Il est possible, sinon probable, que cette faculté soit inscrite dans la prochaine déclaration de révision de la Constitution. La démarche sera d’autant plus fructueuse qu’elle impliquera une réflexion d’ensemble sur les grands principes et les grands objectifs qui doivent être respectés et réalises dans la mise en œuvre des politiques de toutes les composantes de l’État. Ceci paraît plus salutaire et plus constructif que de compléter le Titre Ierbis de dispositions qui sont ajoutées au hasard des initiatives isolées prises par les uns ou par les autres.

Si votre objectif est vraiment d’assurer une protection des animaux en tant qu’êtres sensibles, il faut alors oser l’inclure dans la Constitution dans un autre titre.
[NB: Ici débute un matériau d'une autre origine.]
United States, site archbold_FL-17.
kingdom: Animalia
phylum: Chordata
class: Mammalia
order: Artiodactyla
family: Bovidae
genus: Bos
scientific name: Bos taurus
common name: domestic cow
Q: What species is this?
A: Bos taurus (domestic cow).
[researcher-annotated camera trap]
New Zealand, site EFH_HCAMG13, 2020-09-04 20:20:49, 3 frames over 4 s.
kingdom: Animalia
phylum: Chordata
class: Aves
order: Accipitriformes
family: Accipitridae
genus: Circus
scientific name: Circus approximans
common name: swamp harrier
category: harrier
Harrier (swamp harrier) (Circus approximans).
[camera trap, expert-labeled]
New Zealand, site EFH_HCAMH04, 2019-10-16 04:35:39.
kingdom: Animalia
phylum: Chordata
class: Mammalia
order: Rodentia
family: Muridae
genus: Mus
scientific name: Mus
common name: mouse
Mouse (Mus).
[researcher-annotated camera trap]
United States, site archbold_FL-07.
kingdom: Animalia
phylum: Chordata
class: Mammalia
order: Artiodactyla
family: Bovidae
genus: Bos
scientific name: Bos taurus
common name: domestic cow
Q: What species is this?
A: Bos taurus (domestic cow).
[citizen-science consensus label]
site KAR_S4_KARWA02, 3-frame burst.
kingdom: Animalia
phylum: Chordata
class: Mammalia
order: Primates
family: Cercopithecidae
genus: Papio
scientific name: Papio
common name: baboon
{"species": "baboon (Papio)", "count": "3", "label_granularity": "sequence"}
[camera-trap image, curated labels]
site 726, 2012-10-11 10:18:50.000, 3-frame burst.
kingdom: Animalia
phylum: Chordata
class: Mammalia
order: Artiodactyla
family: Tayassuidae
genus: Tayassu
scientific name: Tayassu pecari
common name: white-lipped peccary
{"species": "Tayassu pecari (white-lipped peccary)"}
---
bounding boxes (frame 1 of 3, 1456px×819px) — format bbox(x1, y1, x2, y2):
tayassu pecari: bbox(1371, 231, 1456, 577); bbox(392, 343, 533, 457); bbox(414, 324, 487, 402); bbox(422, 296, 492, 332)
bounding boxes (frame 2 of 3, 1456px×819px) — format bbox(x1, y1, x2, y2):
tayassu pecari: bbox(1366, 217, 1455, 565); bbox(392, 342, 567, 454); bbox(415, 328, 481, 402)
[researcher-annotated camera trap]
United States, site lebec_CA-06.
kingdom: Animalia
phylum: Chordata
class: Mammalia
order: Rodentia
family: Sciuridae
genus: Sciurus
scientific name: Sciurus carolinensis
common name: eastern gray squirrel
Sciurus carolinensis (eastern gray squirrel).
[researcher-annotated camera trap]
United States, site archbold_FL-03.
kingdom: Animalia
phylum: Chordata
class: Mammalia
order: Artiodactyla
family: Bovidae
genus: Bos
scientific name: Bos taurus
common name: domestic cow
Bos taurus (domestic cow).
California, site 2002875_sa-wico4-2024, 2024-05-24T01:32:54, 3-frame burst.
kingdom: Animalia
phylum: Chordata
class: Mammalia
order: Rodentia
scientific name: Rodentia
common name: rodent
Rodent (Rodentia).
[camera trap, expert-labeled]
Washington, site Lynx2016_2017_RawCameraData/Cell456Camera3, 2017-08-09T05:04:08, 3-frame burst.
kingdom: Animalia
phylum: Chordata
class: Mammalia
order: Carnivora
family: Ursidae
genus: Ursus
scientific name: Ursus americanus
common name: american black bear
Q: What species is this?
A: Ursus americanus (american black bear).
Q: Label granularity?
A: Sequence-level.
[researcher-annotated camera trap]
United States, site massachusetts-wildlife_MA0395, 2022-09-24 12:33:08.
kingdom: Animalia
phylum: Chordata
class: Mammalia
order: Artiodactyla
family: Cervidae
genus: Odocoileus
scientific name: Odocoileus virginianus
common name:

La question se pose de savoir lequel.

Naturellement, on songe au Titre II. L’intitulé de celui-ci – « Des Belges et de leurs droits » – risque cependant d’engendrer le débat. En effet, les animaux ne sont pas des Belges au sens constitutionnel du terme. Il serait donc singulier d’assurer la protection des animaux dans un Titre qui concerne les droits et libertés des citoyens. Tout droit, cependant, implique des obligations. Il serait possible de rédiger une disposition constitutionnelle qui consacre tout à la fois le droit des citoyens de détenir et élever des animaux dans les conditions fixées par la loi, le décret ou l’ordonnance et d’imposer aux différents législateurs l’obligation de garantir leur protection. Rien n’interdirait à cette occasion de prévoir qu’en corollaire de ce droit reconnu aux citoyens, le législateur doive prendre des mesures visant à protéger l’ensemble de la gent animale, indépendamment même de la détention et de l’élevage.

A défaut, il conviendrait d’intégrer cette disposition dans un nouveau titre de la Constitution tout en modifiant la loi spéciale du 6 janvier 1989 sur la Cour constitutionnelle afin de permettre que celle-ci en garantisse le respect.

* * *

En conclusion, il me semble que l’intégration dans la Constitution d’un Titre Ierbis et de son article 7bis a tout de la fausse bonne idée. C’est une manière de semer la confusion entre ce qui est réellement une règle de droit et ce qui relève d’une vision idéalisée de ce que doit être la société. Une telle confusion est de nature à induire le citoyen en erreur sur les obligations réelles qui pèsent sur les autorités publiques.

En 2007, à mon sens, le Constituant a fait une erreur en faisant du développement une sorte d’objet constitutionnel non identifié. Il devrait, à mon sens, méditer aujourd’hui les sages propos de Ménandre : « δίς ἐξαμαρτανεῖν ταὐτον οὐκ ἀνδρὸς σοφοῦ », Commettre deux fois la même erreur n’est pas le propre d’un homme sage.